There are two methods of Dimensionality Reduction
Feature Selection: In this technique, subset of features are selected from original dataset.
Feature Extraction: In this technique, new information is derived from original dataset in order to generate a new feature.
Now moving onto the last Machine Learning Method.
Reinforcement Learning, is a learning in an interactive environment by trial and error using feedback from its own experiences. A Reinforcement agent performs actions in an environment to gain some reward. Every correct decision is rewarded with positive reinforcement and for every incorrect decision negative reinforcement is rewarded. Agent tries to minimize incorrect decisions and maximize the right ones.
This algorithm does not have labeled dataset or results associated with data. Hence the only way to perform a given task is to learn from experience.
Self-driving cars: Reinforcement learning could be applied to few autonomous Driving tasks.
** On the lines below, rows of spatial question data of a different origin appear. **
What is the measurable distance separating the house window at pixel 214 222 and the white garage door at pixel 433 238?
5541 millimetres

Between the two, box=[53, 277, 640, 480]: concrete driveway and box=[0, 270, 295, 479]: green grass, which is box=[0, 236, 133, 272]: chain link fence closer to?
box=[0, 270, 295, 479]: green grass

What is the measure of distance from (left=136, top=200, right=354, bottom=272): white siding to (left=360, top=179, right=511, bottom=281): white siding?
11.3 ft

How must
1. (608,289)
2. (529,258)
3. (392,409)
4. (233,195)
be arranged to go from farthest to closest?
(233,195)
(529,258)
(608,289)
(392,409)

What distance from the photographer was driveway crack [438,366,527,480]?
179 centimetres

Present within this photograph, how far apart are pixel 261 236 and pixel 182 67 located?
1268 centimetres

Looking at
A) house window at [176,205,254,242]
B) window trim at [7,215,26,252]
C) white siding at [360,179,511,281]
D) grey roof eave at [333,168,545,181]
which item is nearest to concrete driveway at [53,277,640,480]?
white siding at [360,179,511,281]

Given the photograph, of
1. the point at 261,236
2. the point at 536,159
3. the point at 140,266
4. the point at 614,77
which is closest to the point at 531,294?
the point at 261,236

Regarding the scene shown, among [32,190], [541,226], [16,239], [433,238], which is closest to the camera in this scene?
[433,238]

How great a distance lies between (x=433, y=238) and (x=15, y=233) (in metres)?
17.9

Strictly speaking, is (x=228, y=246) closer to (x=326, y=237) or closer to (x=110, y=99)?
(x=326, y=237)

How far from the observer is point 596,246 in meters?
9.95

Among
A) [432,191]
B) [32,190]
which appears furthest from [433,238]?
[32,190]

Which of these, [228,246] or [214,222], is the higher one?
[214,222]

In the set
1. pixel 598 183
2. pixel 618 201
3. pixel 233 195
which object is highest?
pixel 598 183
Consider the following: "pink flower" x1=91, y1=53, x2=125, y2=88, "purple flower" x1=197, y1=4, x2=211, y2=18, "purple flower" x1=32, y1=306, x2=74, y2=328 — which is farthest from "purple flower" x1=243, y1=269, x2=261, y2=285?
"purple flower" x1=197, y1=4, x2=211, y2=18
In self-driving cars, various aspects like speed limits at various locations, drivable zones, avoiding collisions etc. are considered.
Game AI: Reinforcement agent is trained to be smart so that it provides player engagement and fun.
I end this article with, few differences between Machine Learning Methods
I hope this article helped you understand Machine Learning, its applications and different methods of ML and basic differences. Thank you for reading. Happy Learning!